--- Extrait fourni ---
Haoues Seniguer : Non, certainement pas ! Bien au contraire, chaque jour, on se rend un peu plus compte de la vitalité de la société civile tunisienne et de ses élites intellectuelles au sens large, qui ne sont pas prêtes à courber l'échine devant les tentatives de coups de force du parti islamiste au pouvoir.

Abdelmalek Alaoui: Disons qu'ils connaissent une période de repli sur la scène de la société civile tunisienne, surtout du fait de l'association des élites francophones au régime de Ben Ali, qui avait tendance à les choyer et à les mettre en avant. C'est surtout cette association qui plaide en défaveur du clan laïc, bien que ce dernier semble encore très mobilisé et soucieux de prévenir les dérives potentielles .

Quelle est la réalité de l’influence du parti majoritaire sur la justice tunisienne et celle-ci peut-elle vraiment devenir une arme de lutte politique ?

Haoues Seniguer : Du point de vue statutaire, le ministre de la justice, Noureddine Bhiri, est membre de Ennahda dont il a rejoint les rangs en 1977. Au moins de ce point de vue le parti majoritaire a une influence sur la justice tunisienne. Assurément, ce poste régalien important peut effectivement permettre au parti islamiste de tenter d'exercer une influence sur les cours de justice ou de tenter de faire passer des textes de lois qui concrétiseraient une vision conservatrice et des velléités de contrôle social. Mais, malgré tout, tous les juges ne sont pas à la solde des islamistes et le mouvement Ennahda n'est pas seul au pouvoir ! Il doit composer avec d'autres forces politiques, et tenir compte, bon gré mal gré, de la mobilisation de larges segments de la société civile qui ne veulent absolument pas de retour en arrière et une restriction des libertés publiques à laquelle semble vouloir confiner l'idéologie islamiste actuellement.

--- Consignes de travail ---
[1] D'après l'entretien sur la Tunisie, répondez à ces questions :
(a) Qui est le ministre de la justice ?
(b) En quelle année a-t-il rejoint Ennahda ?
(c) Selon Abdelmalek Alaoui, à quel régime les élites francophones ont-elles été associées ?
[2] Rédigez la suite de l'entretien sur la Tunisie à partir de sa dernière phrase.
Les enregistrements n'ont aucun lien avec l'entretien sur la Tunisie.

--- Jeu d'enregistrements ---
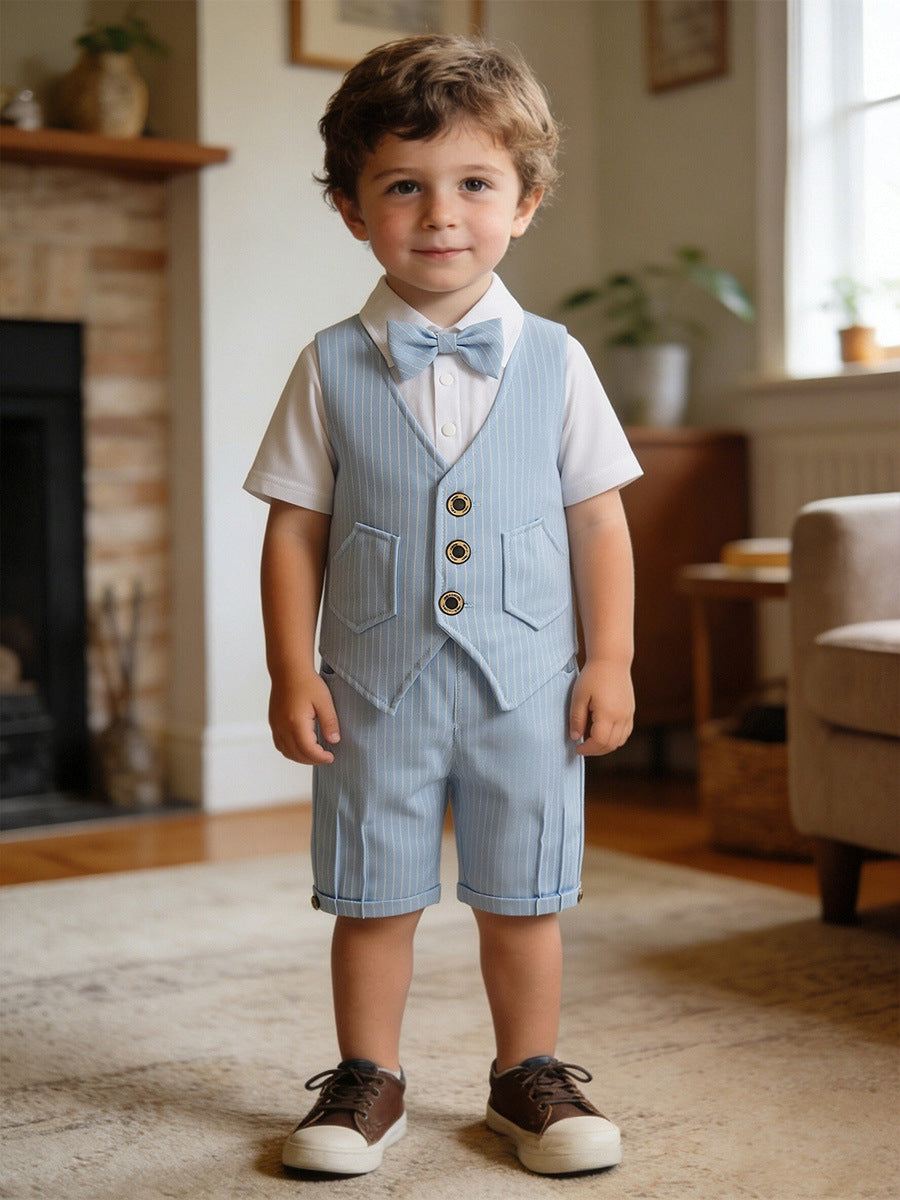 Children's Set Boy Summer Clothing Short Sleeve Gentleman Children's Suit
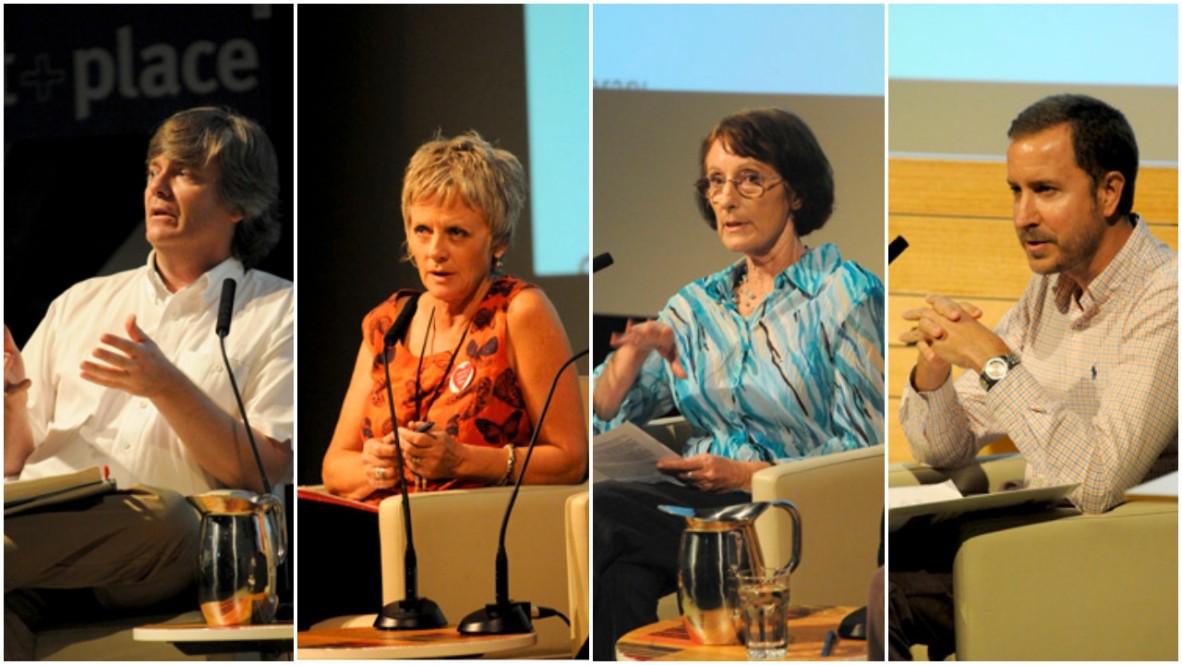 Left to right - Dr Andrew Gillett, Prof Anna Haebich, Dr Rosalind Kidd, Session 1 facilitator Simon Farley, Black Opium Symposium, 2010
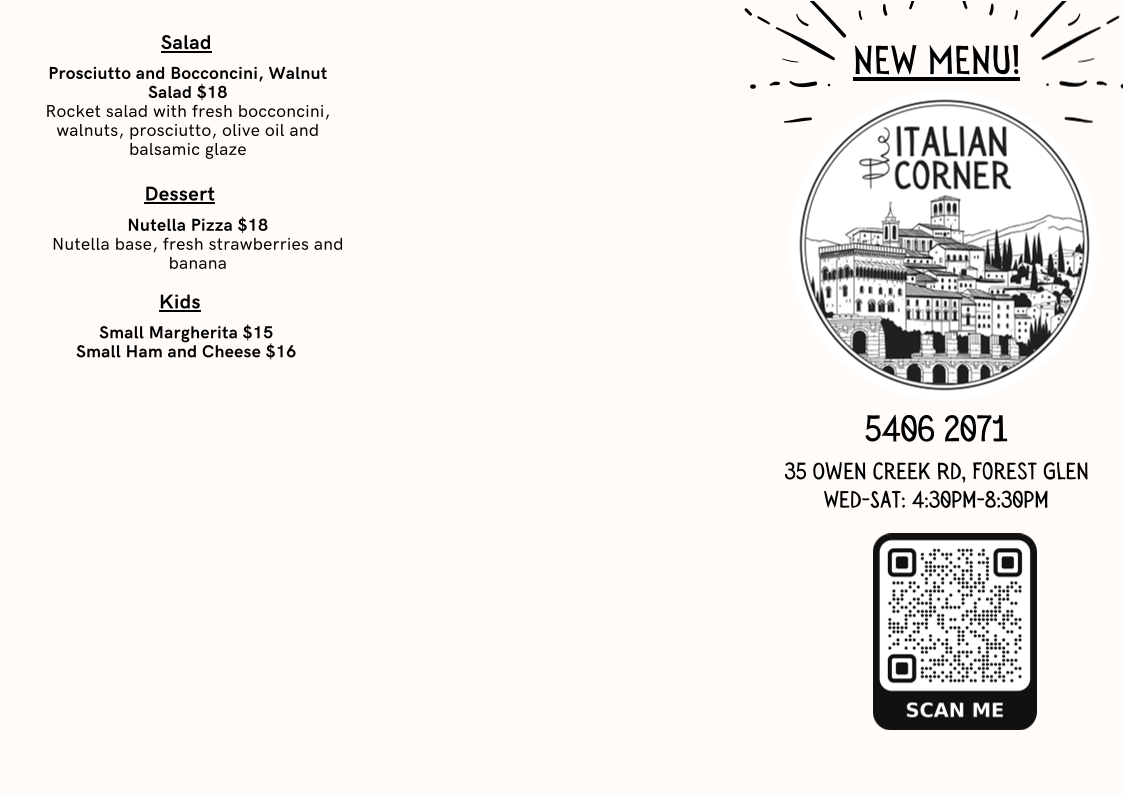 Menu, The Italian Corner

--

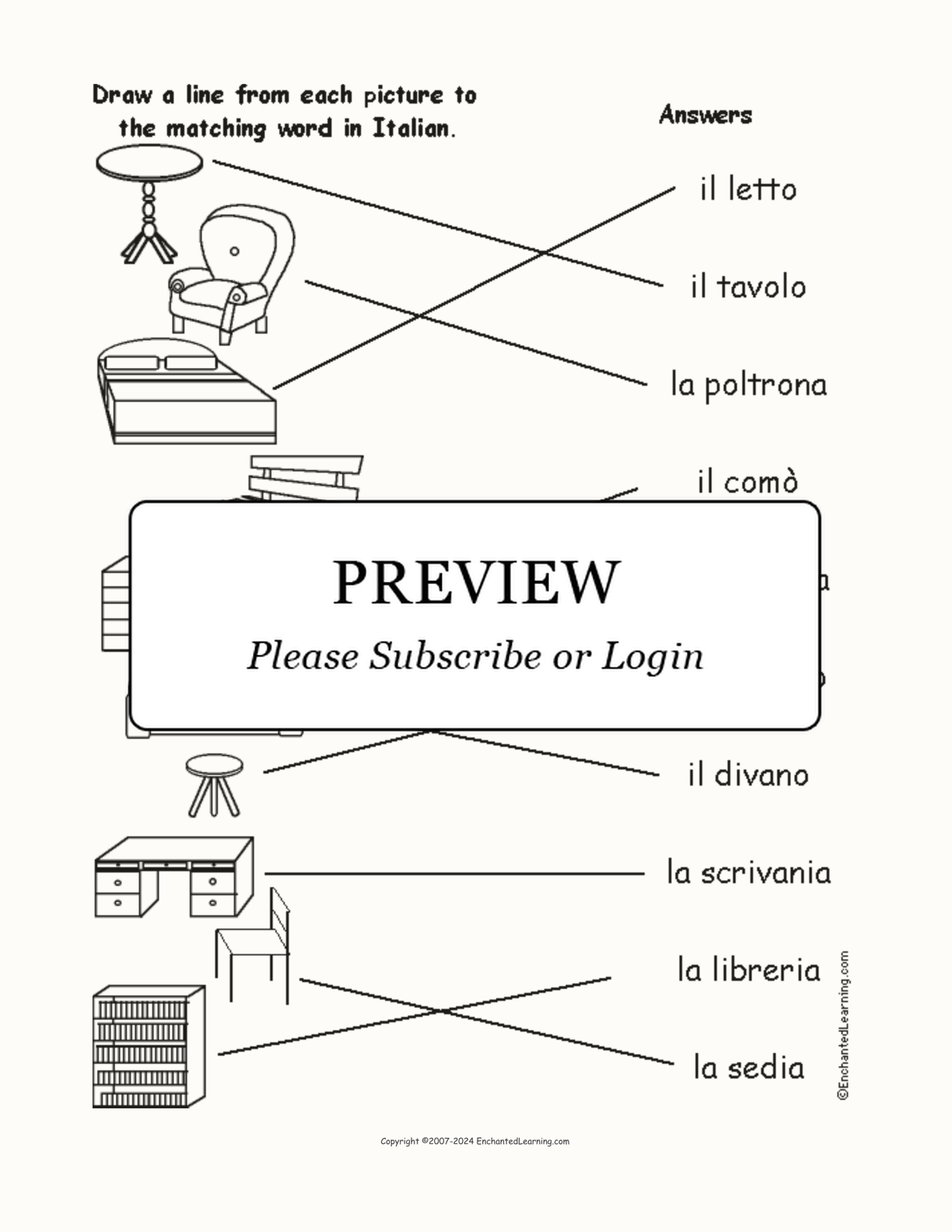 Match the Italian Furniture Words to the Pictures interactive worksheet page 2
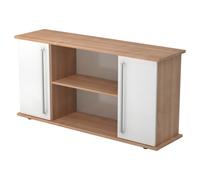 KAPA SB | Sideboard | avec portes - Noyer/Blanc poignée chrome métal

--- Corrigé ---
[1]
(a) Noureddine Bhiri.
(b) En 1977.
(c) Au régime de Ben Ali.

[2]
Abdelmalek Alaoui :  La justice tunisienne, comme celle de beaucoup de pays arabes, à une tendance naturelle à se chercher un chef, un "zaim" car elle a longtemps fonctionné en étant aux ordres du pouvoir. même si ce dernier à change de forme, les vieux réflexes, eux, ont la vie dure...à cet égard la justice en Tunisie comme en Égypte est devenue un acteur politique à part entière.

Dans quelle mesure l’Islamisme politique est-il une menace pour la démocratie tunisienne et la pluralité idéologico-politique ?

Haoues Seniguer : L'islamisme peut devenir une menacedans deux situations précises, qui ne sont pas celles de la Tunisie actuelle : d'une part, s'il devenait hégémonique au niveau du gouvernement, sans contre-pouvoirs solidement établis au niveau de l'État et de la société civile; et d'autre part, s'il venait à faire le jeu des salafistes en leur donnant des gages de plus en plus importants. Néanmoins, je persiste à penser qu'il s'agit pour l'heure d'un scénario improbable compte tenu de la vitalité des débats et de la mobilisation des Tunisiens qui ne veulent pas qu'on leur vole la révolution et qu'on détourne la transition politique vers de funestes desseins !

Abdelmalek Alaoui : Un double mécanisme , comme une " double peine" est à l'œuvre en Tunisie.  D'un côté, il est nécessaire de faire redémarrer la machine économique tunisienne afin que le chômage , qui est l'un des facteurs principaux de radicalisation des masses, ne progresse pas. De l'autre,toutes les mesures prises par Ennahda pénalisent les secteurs porteurs de l'économie tunisienne, au premier plan desquels se trouve le tourisme. C'est la un mécanisme d'une perversité dangereuse.

L’Université, au sens large du terme, est l’un des foyers historiques de la revendication salafiste tunisienne. Accepter des étudiantes portant le niqab est-il un premier pas vers l’islamisation de l’université et à terme de ses contenus éducatifs ou au contraire est-ce un épiphénomène ?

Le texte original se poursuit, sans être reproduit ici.